#### [Tasks and exercises]
1. How would you render the sentence "Also make the comparison case sensitive." from the stones-and-jewels Perl text in French?
2. Can you extend the stones-and-jewels Perl text, picking up right after its last line?

#### [Text to read]

......

# Stones and Jewels

This is a solution to task #1 from the 26th Perl Weekly Challenge, written in Perl 6.

Create a script that accepts two strings, let us call it, “stones” and “jewels”. It should print the count of “alphabet” from the string “stones” found in the string “jewels”. For example, if your stones is “chancellor” and “jewels” is “chocolate”, then the script should print “8”. To keep it simple, only A-Z,a-z characters are acceptable. Also make the comparison case sensitive.

The problem can be solved with a one-liner:

[+] 'chancellor'.comb.Bag{'chocolate'.comb(/<[A..Z a..z]>/).Bag.keys}

returns:

8

Let's break that up a bit and describe the details:

[+]                            # reduce to the sum of values
'chancellor'
.comb                      # Literally 'comb' out the characters
.Bag                       # into a bag counting the characters
#   Bag(a, c(2), e, h, l(2), n, o, r)
{                           # Take a slice of the stones bag
'chocolate'
.comb(/<[A..Z a..z]>/)  # 'comb' out the accepted characters from jewels
.Bag                    # into a bag
.keys                   # giving a set of unique characters
#   (o a t l e h c)

......

#### [Dataset excerpt]

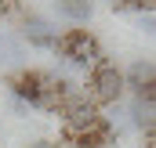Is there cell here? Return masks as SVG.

......

#### [Response list]
1. Faites aussi en sorte que la comparaison soit sensible à la casse.

2.
}                           # Slice returns the count of stone characters
#   for each jewel character (2 0 1 1 1 2 1)

Note that there's no need to filter the stones for valid characters since we only pick jewels which are already known to be valid.

To complete the task, we need to turn the one-liner into a usable script.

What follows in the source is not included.